AAV Packaging: A plasmid expressing dCjCas9 was generated by introducing mutations of D8A and H559A into WT CjCas9 in a PX404 plasmid (Catalog number: 68338; Addgene, Cambridge, Mass.) using a QuikChange site-directed mutagenesis kit (Stratagene, La Jolla, Calif.) and was designated as PX404d (2). The DNA sequence encoding HA-tagged WT ecTadA, TadA (7.10), and the N-terminus (1-166 amino acids) of dCjCas9 were synthesized by Thermo Fisher Scientific. An AgeI/PflMI-digested fragment containing the HA-ecTadA (WT)-ecTadA (7.10)-dCjCas9 (1-166 amino acids) cassette was ligated into AgeI 1PflMI-digested PX404d, and the construct was designated as PX404TadA. The open reading frame of HA-ecTadA (WT)-ecTadA (7.10)-dCjCas9 was amplified from PX404TadA using high-fidelity PCR and then ligated into the AgeI/NotI-digested adeno-associated viral vector pAAV-EFS-SpCas9 (Catalog number: 200932; Addgene), and the construct was designated as pAAV-CjABE. To construct the adeno-associated viral vector expressing sgRNA for CjCas9, annealed and phosphorylated sgRNA backbone oligonucleotides (forward, 5′-CTTCTGTTTTAGTCCCTGAAGGGACTAAAATAAAGAGTTTGCGGGACTCTGCGGG GTTACAATCCCCTAAAACCGCTTTTTTTCTAGACTGCAGAGGGCC-3′ (SEQ ID NO: 10); reverse, 5′-CTCTGCAGTCTAGAAAAAAAGCGGTTTTAGGGGATTGTAACCCCGCAGAGTCCC GCAAACTCTTTATTTTAGTCCCTTCAGGGACTAAAACAGAAGAGCT-3′ (SEQ ID NO: 11)) were ligated into SacI/ApaI-digested PX552 (Catalog number: 60958; Addgene), and the construct was designated as PX552Cj. The annealed and phosphorylated sgRNA oligonucleotides targeting the −124 C>T mutation in the TERT promoter locus (5′-GGCCCGGAAGGGGCTGGGCC-3′ (SEQ ID NO: 12)) and the protospacer-adjacent motif (PAM) (5′-GGAAACC-3′ spanning −136 to −142 bp in the TERT promoter region) were ligated into SapI-digested PX552Cj. CAG sgRNA (5′-GTTCCGCGTTACATAACTTA-3′ (SEQ ID NO: 13)) not targeting any loci of the human genome was used as a control. AAVs were produced via cotransfection of the pRC2-mi342 and pHelper plasmids into AAVpro 293T cells (Clontech Laboratories, Mountain View, Calif.). Infectious AAVs were isolated from AAV-producing 293T cells 3 days after transfection and purified using an AAVpro Purification Kit (Clontech Laboratories). Titration of AAVs was determined using an AAVpro Titration Kit (Clontech Laboratories) according to the manufacturer's instructions.

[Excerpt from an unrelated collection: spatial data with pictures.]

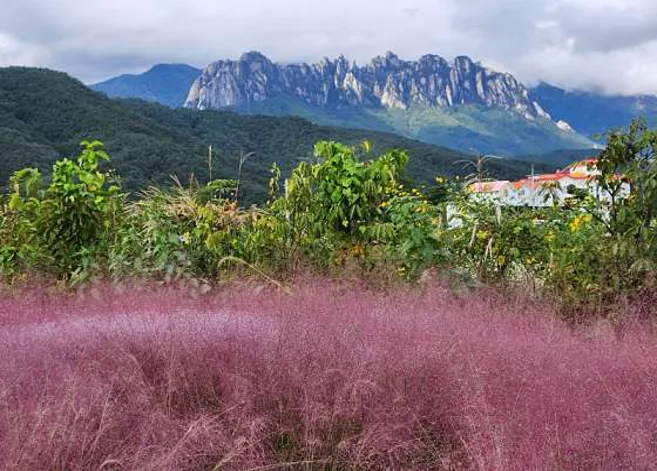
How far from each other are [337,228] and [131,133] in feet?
161

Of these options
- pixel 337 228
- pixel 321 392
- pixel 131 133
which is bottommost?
pixel 321 392

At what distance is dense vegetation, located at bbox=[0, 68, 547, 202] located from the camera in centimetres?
3881

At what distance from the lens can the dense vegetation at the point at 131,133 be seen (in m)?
38.8

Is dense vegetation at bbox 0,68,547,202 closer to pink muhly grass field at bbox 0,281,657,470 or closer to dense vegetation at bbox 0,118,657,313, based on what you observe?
dense vegetation at bbox 0,118,657,313

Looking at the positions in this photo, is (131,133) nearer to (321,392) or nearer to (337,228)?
(337,228)

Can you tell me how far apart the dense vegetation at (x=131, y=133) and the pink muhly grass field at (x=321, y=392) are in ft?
92.2

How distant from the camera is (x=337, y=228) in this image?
5371 mm

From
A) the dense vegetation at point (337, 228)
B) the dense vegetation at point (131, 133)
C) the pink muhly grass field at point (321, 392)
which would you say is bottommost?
the pink muhly grass field at point (321, 392)

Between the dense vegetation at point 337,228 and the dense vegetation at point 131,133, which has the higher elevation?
the dense vegetation at point 131,133

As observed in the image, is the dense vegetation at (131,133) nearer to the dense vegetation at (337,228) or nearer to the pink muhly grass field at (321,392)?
the dense vegetation at (337,228)

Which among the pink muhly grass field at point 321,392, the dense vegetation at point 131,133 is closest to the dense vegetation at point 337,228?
the pink muhly grass field at point 321,392

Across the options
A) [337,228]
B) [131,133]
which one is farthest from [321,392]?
[131,133]

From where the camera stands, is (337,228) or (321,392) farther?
(337,228)

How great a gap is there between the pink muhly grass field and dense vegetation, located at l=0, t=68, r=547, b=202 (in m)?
28.1
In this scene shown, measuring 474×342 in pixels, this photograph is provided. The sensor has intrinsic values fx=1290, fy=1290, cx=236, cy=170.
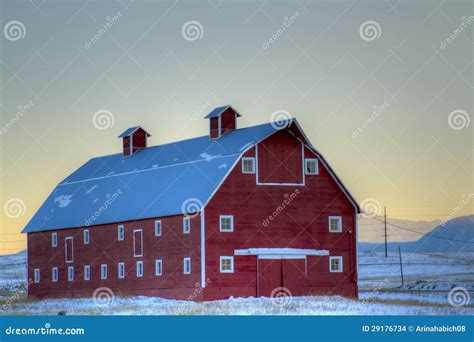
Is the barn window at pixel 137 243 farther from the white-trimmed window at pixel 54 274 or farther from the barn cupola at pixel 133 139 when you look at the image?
the barn cupola at pixel 133 139

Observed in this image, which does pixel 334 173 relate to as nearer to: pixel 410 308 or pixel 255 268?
pixel 255 268

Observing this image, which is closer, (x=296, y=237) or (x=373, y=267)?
(x=296, y=237)

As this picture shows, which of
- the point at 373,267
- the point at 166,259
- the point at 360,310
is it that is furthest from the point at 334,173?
the point at 373,267

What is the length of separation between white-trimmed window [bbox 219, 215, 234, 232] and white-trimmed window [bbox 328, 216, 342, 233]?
476 centimetres

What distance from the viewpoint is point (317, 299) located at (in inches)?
2032

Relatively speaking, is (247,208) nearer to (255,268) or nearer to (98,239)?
(255,268)

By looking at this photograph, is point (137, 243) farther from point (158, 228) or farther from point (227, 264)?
point (227, 264)

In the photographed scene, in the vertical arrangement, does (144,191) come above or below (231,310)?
above

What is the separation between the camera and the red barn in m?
53.5

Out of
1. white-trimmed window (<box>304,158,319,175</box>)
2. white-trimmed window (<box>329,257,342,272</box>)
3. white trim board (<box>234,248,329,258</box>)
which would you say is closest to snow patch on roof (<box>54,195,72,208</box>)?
white trim board (<box>234,248,329,258</box>)

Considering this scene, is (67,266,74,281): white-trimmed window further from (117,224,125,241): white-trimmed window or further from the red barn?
(117,224,125,241): white-trimmed window
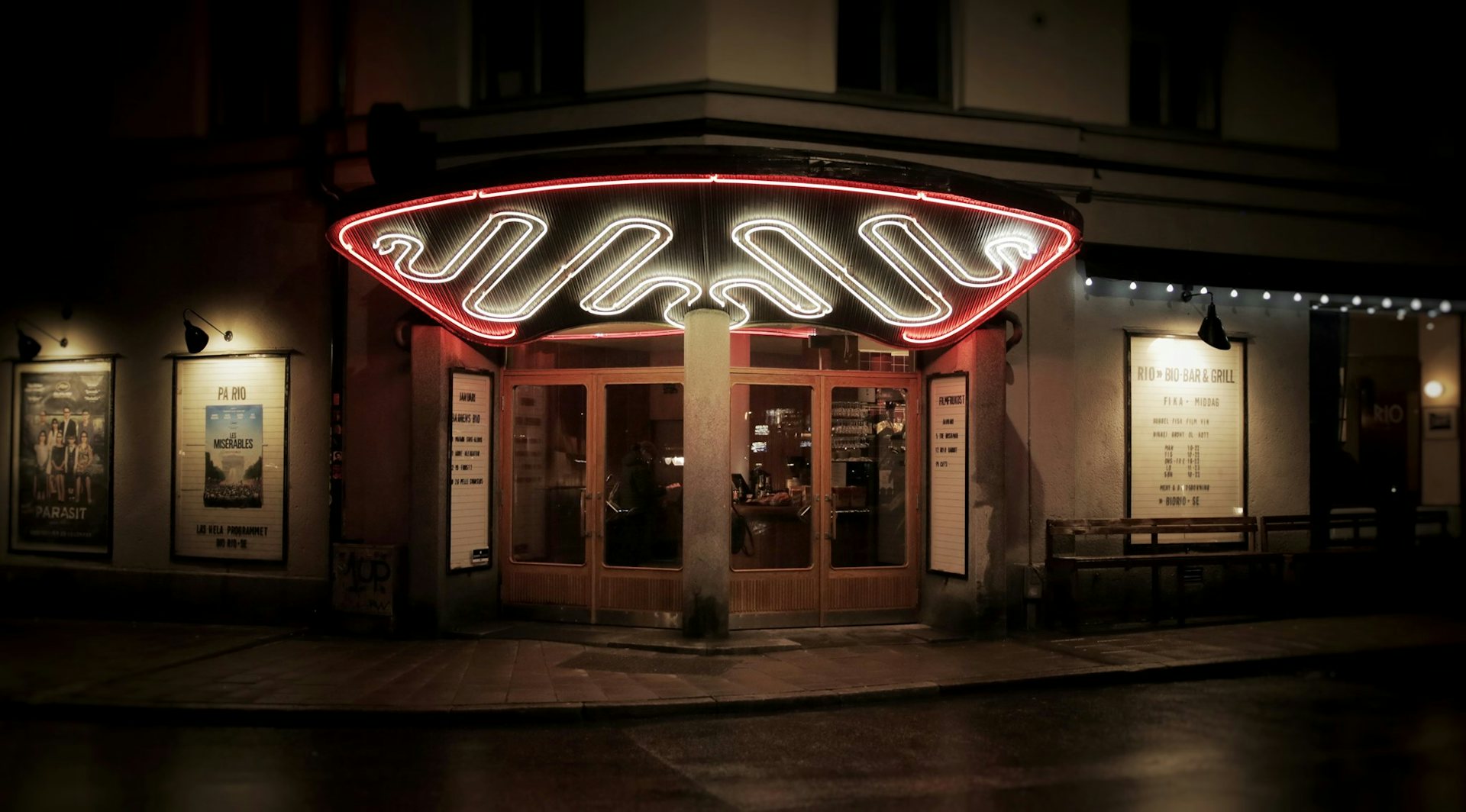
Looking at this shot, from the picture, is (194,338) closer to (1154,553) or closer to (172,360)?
(172,360)

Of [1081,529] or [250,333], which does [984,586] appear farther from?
[250,333]

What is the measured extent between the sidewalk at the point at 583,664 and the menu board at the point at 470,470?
0.95 meters

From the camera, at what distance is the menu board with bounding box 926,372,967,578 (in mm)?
11984

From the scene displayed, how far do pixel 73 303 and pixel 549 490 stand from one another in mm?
7011

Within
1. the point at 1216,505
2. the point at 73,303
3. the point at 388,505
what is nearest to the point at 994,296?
the point at 1216,505

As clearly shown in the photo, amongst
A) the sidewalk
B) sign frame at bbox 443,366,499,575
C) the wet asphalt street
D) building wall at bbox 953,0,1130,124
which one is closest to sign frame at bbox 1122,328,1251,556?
the sidewalk

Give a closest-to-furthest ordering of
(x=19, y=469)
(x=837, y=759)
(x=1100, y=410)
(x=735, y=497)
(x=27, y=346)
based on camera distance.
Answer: (x=837, y=759)
(x=735, y=497)
(x=1100, y=410)
(x=27, y=346)
(x=19, y=469)

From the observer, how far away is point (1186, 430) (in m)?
13.6

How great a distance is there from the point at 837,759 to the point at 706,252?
16.5 feet

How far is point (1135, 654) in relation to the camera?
10719mm

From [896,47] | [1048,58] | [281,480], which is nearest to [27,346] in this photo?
[281,480]

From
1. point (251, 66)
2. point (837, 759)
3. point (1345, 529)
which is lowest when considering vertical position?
point (837, 759)

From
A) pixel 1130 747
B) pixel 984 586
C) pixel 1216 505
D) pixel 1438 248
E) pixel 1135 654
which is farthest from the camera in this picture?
pixel 1438 248

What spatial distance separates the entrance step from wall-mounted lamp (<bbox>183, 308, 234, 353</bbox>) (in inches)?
186
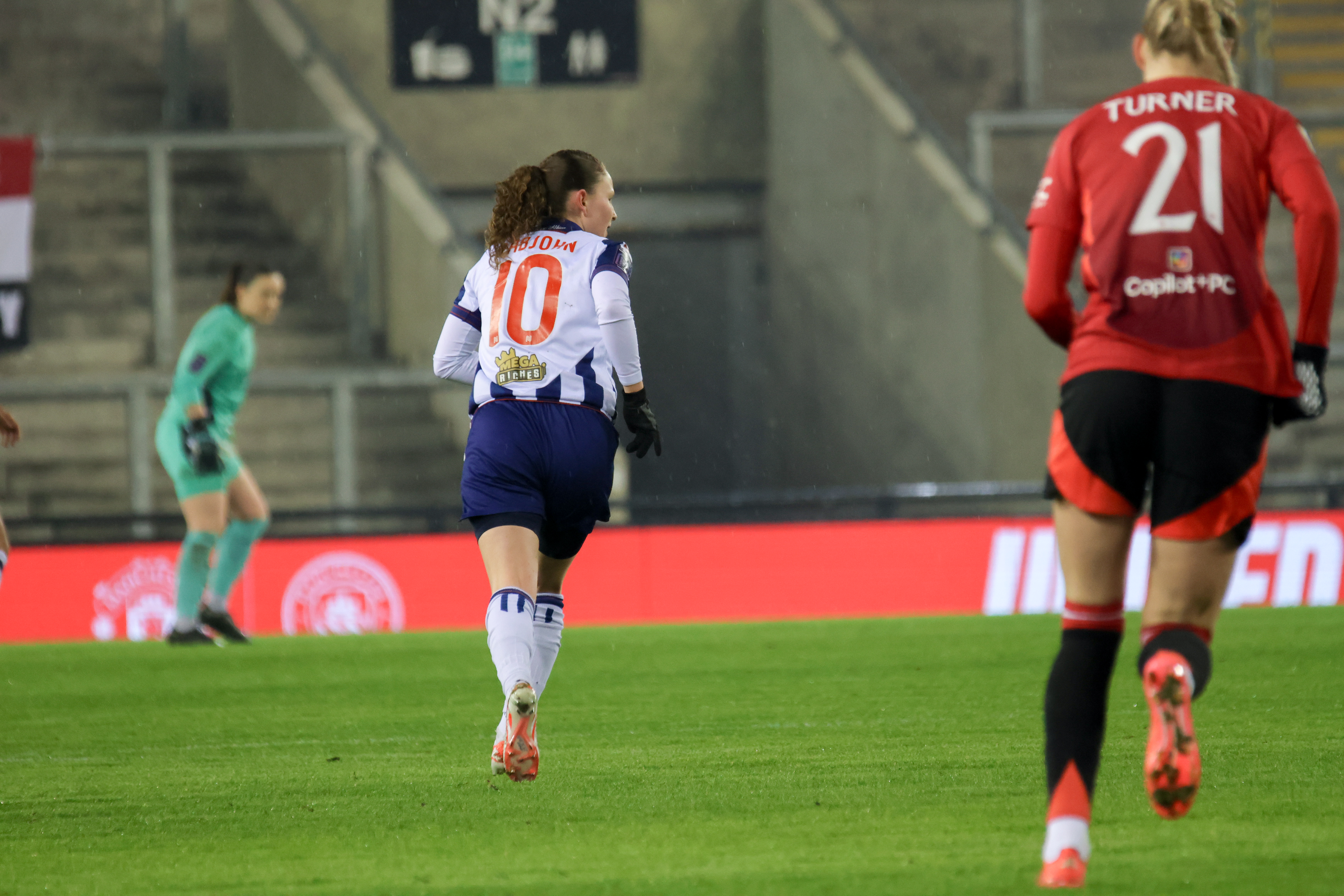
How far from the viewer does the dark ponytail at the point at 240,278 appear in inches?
388

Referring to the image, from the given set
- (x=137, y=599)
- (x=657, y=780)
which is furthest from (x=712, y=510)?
(x=657, y=780)

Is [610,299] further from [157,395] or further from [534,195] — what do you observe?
[157,395]

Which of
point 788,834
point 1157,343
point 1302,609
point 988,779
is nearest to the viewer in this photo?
point 1157,343

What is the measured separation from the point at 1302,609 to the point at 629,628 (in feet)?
13.3

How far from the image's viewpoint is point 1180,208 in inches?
126

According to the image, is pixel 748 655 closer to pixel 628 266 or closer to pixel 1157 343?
pixel 628 266

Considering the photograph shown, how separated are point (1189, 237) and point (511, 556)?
2111mm

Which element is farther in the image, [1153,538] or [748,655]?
[748,655]

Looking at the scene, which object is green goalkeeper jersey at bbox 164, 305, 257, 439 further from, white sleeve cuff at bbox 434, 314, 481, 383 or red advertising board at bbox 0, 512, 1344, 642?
white sleeve cuff at bbox 434, 314, 481, 383

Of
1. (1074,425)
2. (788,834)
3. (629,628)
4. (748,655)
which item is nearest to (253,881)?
(788,834)

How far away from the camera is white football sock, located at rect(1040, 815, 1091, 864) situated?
3119 mm

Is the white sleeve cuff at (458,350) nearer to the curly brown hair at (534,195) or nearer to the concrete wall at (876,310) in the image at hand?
the curly brown hair at (534,195)

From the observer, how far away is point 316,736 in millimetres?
6281

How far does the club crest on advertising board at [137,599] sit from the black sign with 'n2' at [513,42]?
6.64 m
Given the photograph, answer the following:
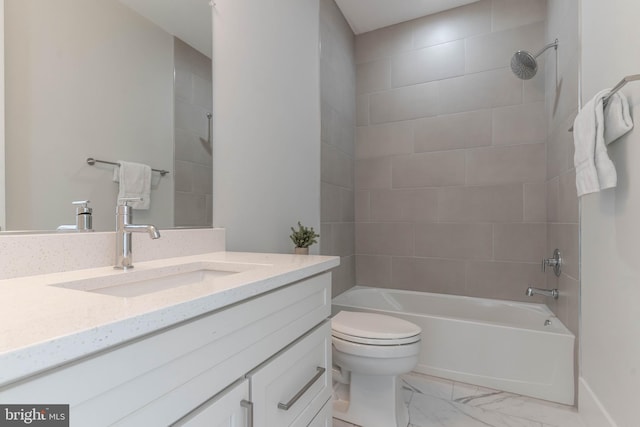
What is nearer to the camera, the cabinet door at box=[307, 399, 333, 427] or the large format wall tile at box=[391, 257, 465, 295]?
the cabinet door at box=[307, 399, 333, 427]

Reverse transcriptase-PCR: Reverse transcriptase-PCR analyses were performed as described previously (3). Briefly, total RNA was extracted from cultured tumor cells using TRIzol reagent (Invitrogen, Carlsbad, Calif.) according to the manufacturer's instructions. Total RNA (1 μg) was used for cDNA synthesis in a 20-μ1 reaction with an iScript cDNA synthesis kit (Bio-Rad Laboratories). One microliter of the cDNA library was used in a 25-μ1 PCR. Fast SYBR Green Master Mix (Bio-Rad Laboratories) was used to determine the threshold cycle value for each sample using a CFX96 real-time PCR detection system (Bio-Rad Laboratories). β-actin served as the normalization gene in these studies. The relative expression levels for the target genes were determined using the 2ΔCt method (the threshold cycle for β-actin minus the threshold cycle for the target gene). The sequences of the PCR primers used for amplification of β-actin and TERT were as follows: β-actin-F, GAGATCACTGCCCTGGCACC (SEQ ID NO: 16); β-actin-R, GATGGAGGGGCCGGACTCG (SEQ ID NO: 17); TERT-F, CAAGTTCCTGCACTGGCTGATG (SEQ ID NO: 18); and TERT-R, CAAGTGCTGTCTGATTCCAATGC (SEQ ID NO: 19).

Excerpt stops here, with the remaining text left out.